Mango grower

 

Growing Innovation: Issue 13, August 10, 2016

Good technology and strong leadership is what it’s all about 

Kylie Collins, Blushing Acres, QLD

For Kylie Collins and her family, nothing beats growing mangoes. “They’re just the most amazing fruit,” Kylie said. “I grew up spending pretty much every cent of my pocket money on mangoes, and now I get to be surrounded by as many of them as I can possibly eat when the season is in swing.”

And when the first fruit of the season does hit? “Watch out!” Kylie said. “Everyone in the family will have all had their eye on it right from the flowering and are just dying for a taste. When the first piece of fruit is ready we very, very carefully divide it up five ways so that my husband, Sam, the three kids and I each get a completely equal share.”

Kylie and Sam, who have owned their Dimbulah-based Blushing Acres since 2002, aren’t originally from a growing background. “I have a degree in business and Sam is a heavy equipment fitter by trade, and for years we had a mechanical workshop business in Papua New Guinea,” Kylie said. “Sam had always had a passion for growing things, so when we decided to move back to Queensland we approached the markets and asked the people there what they thought was a good thing to grow for the future. One of the things that really stuck out was mangoes, and now here we are.”

Kylie said that while she grew up on a sheep and cattle property, she’d never been exposed to the intensities of a horticulture business. “Starting out was definitely intense.

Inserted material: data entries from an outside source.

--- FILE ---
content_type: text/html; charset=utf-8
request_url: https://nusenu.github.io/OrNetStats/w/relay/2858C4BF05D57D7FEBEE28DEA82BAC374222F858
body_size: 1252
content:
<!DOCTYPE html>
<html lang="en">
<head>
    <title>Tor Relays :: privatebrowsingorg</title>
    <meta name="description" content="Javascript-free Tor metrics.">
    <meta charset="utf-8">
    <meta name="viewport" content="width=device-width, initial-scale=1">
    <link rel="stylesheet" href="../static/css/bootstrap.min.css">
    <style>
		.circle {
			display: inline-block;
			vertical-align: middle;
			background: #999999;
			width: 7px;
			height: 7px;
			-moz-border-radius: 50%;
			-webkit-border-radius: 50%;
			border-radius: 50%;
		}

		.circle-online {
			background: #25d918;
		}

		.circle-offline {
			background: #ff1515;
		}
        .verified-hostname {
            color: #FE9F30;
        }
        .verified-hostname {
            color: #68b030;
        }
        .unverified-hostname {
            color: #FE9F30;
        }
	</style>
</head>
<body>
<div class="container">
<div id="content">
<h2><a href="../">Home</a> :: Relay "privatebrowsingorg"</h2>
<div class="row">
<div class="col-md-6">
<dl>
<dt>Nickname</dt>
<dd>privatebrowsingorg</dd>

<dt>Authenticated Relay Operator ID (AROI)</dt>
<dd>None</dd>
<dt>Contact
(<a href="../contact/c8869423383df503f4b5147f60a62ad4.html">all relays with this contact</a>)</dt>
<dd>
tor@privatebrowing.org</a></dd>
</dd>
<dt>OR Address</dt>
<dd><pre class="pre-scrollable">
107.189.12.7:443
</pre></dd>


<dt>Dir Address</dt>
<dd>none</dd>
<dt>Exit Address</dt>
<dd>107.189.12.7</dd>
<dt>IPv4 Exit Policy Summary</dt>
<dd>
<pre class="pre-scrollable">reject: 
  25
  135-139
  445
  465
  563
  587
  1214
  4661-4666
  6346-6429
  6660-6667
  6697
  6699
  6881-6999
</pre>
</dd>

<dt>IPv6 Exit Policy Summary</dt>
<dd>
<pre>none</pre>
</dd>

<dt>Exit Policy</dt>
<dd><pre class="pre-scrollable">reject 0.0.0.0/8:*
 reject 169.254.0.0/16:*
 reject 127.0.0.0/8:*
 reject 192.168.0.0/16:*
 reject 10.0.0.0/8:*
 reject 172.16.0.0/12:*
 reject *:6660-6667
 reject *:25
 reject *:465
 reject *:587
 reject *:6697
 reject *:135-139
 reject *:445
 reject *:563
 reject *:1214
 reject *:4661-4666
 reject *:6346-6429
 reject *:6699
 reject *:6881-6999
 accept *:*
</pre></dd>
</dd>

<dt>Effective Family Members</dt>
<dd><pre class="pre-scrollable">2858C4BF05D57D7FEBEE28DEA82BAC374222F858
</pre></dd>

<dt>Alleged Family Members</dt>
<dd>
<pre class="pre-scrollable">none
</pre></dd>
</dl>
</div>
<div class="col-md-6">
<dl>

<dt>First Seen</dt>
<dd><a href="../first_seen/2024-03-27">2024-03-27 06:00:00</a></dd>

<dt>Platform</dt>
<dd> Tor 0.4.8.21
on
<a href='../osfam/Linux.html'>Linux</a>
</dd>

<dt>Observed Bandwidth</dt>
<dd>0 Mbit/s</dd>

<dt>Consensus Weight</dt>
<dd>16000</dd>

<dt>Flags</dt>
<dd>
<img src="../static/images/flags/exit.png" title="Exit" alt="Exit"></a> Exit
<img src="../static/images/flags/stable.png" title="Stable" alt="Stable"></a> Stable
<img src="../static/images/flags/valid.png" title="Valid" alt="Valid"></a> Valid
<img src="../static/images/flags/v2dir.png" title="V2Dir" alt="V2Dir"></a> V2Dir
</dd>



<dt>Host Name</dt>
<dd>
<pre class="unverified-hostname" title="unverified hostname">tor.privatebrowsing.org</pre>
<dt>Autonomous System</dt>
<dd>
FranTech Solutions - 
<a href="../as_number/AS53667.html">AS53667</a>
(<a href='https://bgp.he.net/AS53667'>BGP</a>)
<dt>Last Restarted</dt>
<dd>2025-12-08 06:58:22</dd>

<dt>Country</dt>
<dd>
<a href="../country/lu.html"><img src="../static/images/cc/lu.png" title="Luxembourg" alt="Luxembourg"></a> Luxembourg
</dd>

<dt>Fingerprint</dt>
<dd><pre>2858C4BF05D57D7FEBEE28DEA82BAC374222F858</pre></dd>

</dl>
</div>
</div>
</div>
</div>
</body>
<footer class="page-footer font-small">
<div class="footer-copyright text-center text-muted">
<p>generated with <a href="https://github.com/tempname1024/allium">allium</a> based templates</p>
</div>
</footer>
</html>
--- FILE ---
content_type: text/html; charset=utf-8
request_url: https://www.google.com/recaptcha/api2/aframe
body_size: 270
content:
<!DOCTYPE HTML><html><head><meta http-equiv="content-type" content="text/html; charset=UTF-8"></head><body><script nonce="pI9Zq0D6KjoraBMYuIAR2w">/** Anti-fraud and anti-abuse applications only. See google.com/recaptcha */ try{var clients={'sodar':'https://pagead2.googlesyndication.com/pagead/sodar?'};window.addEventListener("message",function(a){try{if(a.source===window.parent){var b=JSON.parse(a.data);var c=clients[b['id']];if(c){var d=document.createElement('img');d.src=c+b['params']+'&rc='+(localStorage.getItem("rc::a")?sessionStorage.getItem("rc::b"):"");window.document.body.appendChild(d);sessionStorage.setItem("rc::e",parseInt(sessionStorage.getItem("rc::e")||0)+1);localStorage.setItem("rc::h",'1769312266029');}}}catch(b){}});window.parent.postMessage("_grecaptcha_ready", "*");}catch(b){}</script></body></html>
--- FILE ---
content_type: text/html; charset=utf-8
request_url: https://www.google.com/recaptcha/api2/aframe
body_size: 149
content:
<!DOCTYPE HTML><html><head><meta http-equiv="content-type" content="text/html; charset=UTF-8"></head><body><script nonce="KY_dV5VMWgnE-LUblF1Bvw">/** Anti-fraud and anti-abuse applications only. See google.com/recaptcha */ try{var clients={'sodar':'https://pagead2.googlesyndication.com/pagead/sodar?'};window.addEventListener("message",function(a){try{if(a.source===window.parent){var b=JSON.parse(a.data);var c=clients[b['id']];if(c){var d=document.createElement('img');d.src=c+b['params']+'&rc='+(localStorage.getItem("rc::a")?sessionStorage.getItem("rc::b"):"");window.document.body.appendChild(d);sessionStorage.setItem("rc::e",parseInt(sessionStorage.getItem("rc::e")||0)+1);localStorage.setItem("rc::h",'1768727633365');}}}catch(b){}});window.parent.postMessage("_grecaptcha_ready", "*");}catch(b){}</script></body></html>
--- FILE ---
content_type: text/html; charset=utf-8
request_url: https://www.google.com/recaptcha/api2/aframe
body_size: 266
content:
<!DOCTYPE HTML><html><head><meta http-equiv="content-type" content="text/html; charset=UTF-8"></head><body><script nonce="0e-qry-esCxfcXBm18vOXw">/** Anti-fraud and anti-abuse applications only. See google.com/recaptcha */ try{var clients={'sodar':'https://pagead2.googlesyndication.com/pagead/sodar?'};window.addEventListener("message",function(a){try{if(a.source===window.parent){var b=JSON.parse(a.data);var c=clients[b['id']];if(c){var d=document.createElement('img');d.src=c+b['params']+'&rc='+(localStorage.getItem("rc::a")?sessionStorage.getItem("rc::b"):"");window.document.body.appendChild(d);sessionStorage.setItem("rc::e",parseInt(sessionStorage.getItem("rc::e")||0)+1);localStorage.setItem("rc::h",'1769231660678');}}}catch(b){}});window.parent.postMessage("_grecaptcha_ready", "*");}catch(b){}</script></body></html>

There was a massive learning curve, and at the time our eldest was only two years old and I was five months’ pregnant with our second child. Now I’ve really come to appreciate the action of the season. Yes it’s full on and exhausting, but it’s short and sweet.”

One of the key challenges of growing mangoes is the ever-increasing costs, Kylie said – particularly in regards to labour. “Because we’re price takers, not price makers, we can’t pass our increased costs on to the consumers. So to overcome that you’ve got to always be looking at ways of mechanising things and just being as efficient as you can be.”

To this end, Kylie and Sam have implemented a range of technologies on their property. “For two years now we’ve had a Compac computer vision-based grading system in our packing shed, and that’s made the shed very, very efficient,” Kylie said. “As long as you’ve programmed it correctly – and doing so can be a challenge – it’s incredibly consistent and reliable. It definitely doesn’t get that 3pm blood sugar low!

“We also have a lot of automation with our irrigation and fertilisation and things like that. Obviously there’s a capital expense, but the automation means we get more time for ourselves at the end of the day, and can actually leave the farm and go away on holidays when the time is right.”

To improve efficiencies, Kylie and Sam are also constantly evaluating their trees. “We have 11,700 trees growing Calypso and Honey Gold mangoes, plus 2,500 avocado trees, and I don’t think too many of them are original to the farm,” Kylie said. “The change has all been through looking at the returns, looking at the margins.”

For the future, Kylie said she’d love to see mango growers come together more as an industry. “Let’s make sure we get involved with what’s going on – let’s attend field days together and have that opportunity to share,” she said.

“We had a spray-focused field day on our property recently, where we looked at calibrating spray tractors. Sam and I were fairly confident in how we were set up, but when we did the paper test and the dye test we weren’t getting the coverage that we expected.

“So you can always learn something on field days. They’re a good chance to see what you might need to look at, and ultimately how you can increase your yield and improve your quality.”

As well as more collaboration, Kylie said she’s looking forward to new areas of research for the mango industry. “I’d particularly like to see more work into a control for fruit-spotting bug, and I’d really love to see some robotic harvest aids out in the paddock – the idea of that type of automation is exciting. There’s so much potential for our industry to innovate in the future.”

Kylie said that developing leadership will play a big part in the industry moving forward, too, noting that with horticulture facing many challenges, skilled people are needed to be able to step up to the plate to drive change. “We need to constantly rally to make our businesses profitable,” she said. “And women are often forgotten as potential leaders, so I’m looking forward to seeing that change.”

Kylie will be taking part in Hort Innovation’s upcoming women’s leadership forum, to be hosted in Sydney on August 23, 2016. The forum will bring together emerging and established female leaders from across the Australian horticulture sector with a view to scoping the development of a new leadership program designed by women, for women in the industry.